両の手に (りやうのて に)
桃と桜や (もとさくらや)
草の餅 (くさのもち)
ryo no te ni
momo to sakura ya
kusa no mochi
Bashō – anno 1692
tradução livre:
nas mãos, duas flores
pessegueira e cerejeira –
bolo de artemísia
transcriação:
na mão ter a dois
flores de cereja e pêssego
bolo de arroz
tradução livre e transcriação :
Caio Leonardo – 27.12.2017.
Nota à tradução:
Joaquim M. Palma*, na edição da obra completa de Matsuo Bashō que organizou e traduziu pela Assírio & Alvim, nomeada “O Eremita Viajante”, anota que Bashō refere-se, no primeiro verso, a uma fala de teatro Nô: “ryo no te ni hana” – ter duas flores nas mãos – que significa coisa boa, “uma vantagem”. Bashō fala da alegria de comer um “kusa no mochi”, um bolo de arroz feito com artemísia, típico da primavera.
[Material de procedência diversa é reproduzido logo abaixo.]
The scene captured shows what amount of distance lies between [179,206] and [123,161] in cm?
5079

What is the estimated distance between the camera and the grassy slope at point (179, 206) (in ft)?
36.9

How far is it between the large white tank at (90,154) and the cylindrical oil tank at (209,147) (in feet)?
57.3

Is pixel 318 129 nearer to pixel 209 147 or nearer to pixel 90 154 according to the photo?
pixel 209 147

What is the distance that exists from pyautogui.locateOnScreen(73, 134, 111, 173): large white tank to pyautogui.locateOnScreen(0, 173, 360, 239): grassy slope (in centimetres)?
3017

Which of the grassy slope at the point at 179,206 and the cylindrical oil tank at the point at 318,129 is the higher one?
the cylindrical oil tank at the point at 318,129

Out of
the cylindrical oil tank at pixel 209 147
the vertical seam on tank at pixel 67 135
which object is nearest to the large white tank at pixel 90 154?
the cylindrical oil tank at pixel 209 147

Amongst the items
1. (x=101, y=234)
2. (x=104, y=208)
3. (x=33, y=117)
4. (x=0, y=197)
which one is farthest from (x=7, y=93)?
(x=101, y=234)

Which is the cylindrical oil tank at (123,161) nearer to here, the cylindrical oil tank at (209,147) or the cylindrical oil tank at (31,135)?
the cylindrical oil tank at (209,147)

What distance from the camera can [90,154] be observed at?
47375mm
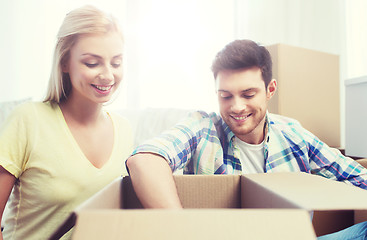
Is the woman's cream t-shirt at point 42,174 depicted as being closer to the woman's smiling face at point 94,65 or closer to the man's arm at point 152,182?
the woman's smiling face at point 94,65

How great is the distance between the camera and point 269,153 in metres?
0.94

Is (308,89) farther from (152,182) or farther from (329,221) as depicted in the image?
(152,182)

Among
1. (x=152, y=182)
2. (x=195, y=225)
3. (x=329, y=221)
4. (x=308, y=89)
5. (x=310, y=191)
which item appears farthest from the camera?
(x=308, y=89)

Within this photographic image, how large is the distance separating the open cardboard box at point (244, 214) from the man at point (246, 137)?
0.31 metres

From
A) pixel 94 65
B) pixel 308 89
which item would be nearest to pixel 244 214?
pixel 94 65

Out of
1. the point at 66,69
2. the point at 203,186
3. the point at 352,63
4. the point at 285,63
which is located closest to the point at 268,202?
the point at 203,186

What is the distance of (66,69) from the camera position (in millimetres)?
887

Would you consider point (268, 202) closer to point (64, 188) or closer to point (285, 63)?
point (64, 188)

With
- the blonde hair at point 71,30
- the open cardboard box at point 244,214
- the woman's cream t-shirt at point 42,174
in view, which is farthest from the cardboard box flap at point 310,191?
the blonde hair at point 71,30

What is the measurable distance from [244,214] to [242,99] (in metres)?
0.64

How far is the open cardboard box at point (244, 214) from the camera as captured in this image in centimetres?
29

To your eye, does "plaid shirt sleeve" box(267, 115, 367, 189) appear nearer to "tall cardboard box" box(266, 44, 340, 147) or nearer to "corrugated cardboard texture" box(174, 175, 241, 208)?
"corrugated cardboard texture" box(174, 175, 241, 208)

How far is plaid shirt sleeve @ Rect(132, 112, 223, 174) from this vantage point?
31.1 inches

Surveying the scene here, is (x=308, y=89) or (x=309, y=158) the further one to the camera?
(x=308, y=89)
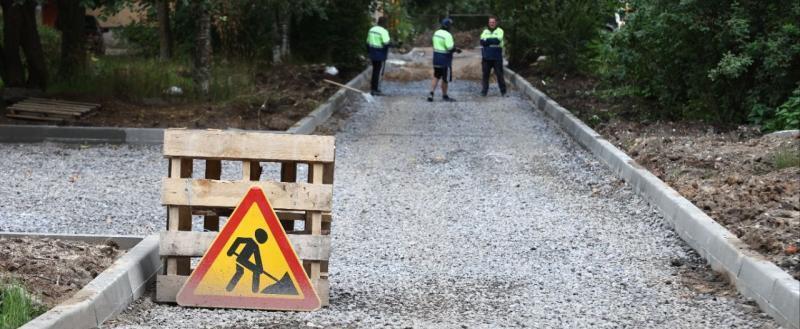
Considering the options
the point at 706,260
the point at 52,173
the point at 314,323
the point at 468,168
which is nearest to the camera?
the point at 314,323

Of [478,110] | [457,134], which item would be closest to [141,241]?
[457,134]

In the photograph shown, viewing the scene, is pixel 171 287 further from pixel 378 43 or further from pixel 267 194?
pixel 378 43

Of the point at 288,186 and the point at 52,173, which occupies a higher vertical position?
the point at 288,186

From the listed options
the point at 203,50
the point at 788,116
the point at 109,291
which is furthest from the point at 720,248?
the point at 203,50

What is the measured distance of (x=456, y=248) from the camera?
9.28 metres

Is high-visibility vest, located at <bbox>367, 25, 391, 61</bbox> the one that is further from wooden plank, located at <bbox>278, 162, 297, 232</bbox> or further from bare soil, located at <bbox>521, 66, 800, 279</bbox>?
wooden plank, located at <bbox>278, 162, 297, 232</bbox>

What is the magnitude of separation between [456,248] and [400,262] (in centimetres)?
73

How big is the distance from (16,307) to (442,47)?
18.9 meters

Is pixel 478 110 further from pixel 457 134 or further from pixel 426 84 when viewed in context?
pixel 426 84

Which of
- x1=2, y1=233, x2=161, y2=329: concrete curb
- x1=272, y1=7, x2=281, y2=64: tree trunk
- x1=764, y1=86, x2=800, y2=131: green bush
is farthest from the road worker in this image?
x1=2, y1=233, x2=161, y2=329: concrete curb

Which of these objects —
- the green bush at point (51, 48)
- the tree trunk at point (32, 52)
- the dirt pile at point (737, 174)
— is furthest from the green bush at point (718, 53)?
the green bush at point (51, 48)

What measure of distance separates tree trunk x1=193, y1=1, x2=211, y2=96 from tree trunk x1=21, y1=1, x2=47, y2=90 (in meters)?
2.46

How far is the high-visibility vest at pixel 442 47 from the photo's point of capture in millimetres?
24094

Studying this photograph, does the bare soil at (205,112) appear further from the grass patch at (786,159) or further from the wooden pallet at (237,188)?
the wooden pallet at (237,188)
Compara essa alegria a ter as tais “duas flores nas mãos”, que também parece ter conotação erótica.
Na transcriação, busquei recuperar o ritmo do haiku e suas rimas. Há uma rima interna nas terceiras sílabas: no/to/no; que replico em ter/de/de. O acento no “de” do terceiro verso fica evidente, porque, não sendo ele “tônico”, o verso ficaria com quatro sílabas, não com as cinco canônicas do haiku (5/7/5).
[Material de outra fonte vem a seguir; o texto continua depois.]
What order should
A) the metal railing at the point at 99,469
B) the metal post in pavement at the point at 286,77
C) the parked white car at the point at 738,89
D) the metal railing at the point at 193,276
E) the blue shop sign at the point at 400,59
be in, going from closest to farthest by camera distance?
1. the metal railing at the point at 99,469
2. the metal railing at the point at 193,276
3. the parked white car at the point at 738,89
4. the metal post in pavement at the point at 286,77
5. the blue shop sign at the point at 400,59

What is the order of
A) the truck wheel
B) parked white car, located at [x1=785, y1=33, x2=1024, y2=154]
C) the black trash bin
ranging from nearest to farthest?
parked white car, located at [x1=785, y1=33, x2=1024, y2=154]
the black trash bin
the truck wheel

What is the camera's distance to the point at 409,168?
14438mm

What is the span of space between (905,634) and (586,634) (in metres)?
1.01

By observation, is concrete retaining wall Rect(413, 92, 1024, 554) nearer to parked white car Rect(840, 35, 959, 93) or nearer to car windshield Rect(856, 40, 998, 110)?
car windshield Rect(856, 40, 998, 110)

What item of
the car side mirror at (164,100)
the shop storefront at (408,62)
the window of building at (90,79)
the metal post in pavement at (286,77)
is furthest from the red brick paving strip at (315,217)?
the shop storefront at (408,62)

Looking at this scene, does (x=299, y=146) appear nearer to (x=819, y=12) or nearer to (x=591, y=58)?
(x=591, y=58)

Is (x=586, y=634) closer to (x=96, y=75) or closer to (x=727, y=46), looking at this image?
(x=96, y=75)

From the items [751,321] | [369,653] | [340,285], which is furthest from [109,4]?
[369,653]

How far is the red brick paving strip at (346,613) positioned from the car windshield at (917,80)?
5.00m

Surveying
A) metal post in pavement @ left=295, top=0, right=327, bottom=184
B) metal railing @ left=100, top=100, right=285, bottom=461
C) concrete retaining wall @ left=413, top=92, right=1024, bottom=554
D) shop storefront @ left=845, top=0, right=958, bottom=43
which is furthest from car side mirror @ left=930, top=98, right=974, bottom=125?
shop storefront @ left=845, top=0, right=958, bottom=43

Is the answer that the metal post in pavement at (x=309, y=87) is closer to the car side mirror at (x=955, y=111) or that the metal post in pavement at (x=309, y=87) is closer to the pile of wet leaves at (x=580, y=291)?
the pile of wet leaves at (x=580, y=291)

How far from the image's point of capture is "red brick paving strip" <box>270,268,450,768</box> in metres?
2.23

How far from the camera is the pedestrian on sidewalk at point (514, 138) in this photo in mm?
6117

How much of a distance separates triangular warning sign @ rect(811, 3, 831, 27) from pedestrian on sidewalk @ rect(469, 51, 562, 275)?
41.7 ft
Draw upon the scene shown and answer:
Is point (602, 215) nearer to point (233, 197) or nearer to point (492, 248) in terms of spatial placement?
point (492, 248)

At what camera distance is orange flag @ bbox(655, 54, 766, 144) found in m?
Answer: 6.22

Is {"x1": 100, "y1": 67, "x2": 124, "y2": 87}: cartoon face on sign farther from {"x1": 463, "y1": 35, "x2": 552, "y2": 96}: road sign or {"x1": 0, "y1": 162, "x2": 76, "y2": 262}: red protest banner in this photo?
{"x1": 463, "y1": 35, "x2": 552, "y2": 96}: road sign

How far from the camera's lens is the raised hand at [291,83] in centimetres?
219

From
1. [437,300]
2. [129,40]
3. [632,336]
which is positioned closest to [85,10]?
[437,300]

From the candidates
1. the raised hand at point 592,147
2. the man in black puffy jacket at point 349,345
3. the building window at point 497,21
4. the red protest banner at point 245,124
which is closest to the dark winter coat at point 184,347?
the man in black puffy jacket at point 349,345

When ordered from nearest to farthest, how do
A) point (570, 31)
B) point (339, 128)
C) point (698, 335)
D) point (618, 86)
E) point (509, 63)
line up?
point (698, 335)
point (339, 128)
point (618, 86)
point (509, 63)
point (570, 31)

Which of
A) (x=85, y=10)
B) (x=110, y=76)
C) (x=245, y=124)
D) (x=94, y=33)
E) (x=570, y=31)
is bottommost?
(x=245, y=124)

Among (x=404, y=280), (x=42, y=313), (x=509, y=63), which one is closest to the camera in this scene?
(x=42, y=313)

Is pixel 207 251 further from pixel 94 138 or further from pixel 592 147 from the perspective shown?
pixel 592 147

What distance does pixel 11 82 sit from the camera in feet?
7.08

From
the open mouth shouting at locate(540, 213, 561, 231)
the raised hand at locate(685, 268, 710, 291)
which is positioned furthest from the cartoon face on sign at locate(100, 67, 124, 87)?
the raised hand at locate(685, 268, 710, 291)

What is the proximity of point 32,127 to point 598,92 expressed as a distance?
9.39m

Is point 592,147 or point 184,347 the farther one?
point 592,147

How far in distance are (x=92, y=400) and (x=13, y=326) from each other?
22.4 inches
Para o lugar de “pessegueiro” e cerejeira, por métrica e ritmo, preferi a metonímia com no nome da fruta:
_ _ _ sa/ku/ra/ya”
segue o mesmo ritmo e métrica de
_ _ _ ce/re/ja e/pê*
O kigo está na cerejeira, que indica primavera. Perde-se a redundância do kigo que há na referência ao bolo de artemísia, também típico da estação. Porém, a escolha por “arroz”, ingrediente típico do mochi, o bolinho a que Bashō se refere, vem permitir replicar a rima do primeiro verso com o último.
Em Bashō, a rima é:
_ _ _ te ni
_ _ _ _ _ _ _
_ _ _ mochi
Na transcriação, fica:
_ _ _ a dois
_ _ _ _ _ _ _
_ _ _ arroz
Com aquele “a dois”, recupero ainda o erotismo implícito na expressão citada por Bashō.
As rimas internas impuseram maior desafio e um sacrilégio:
ryo no _ _
momo to _ _ _ _
kusa no _ _
na mão ter _ _
flores de _ _ _ _
bolo de _ _
O sacrilégio está em jogar uma tônica no “de” do terceiro verso, sem o que ele ficaria com apenas quatro sílabas.
*Palma traduziu assim este mesmo haiku:
Bolo de arroz
nas duas mãos –
flores de pessegueiro e ameixieira
**Na métrica portuguesa, não se contam as sílabas após a última tônica.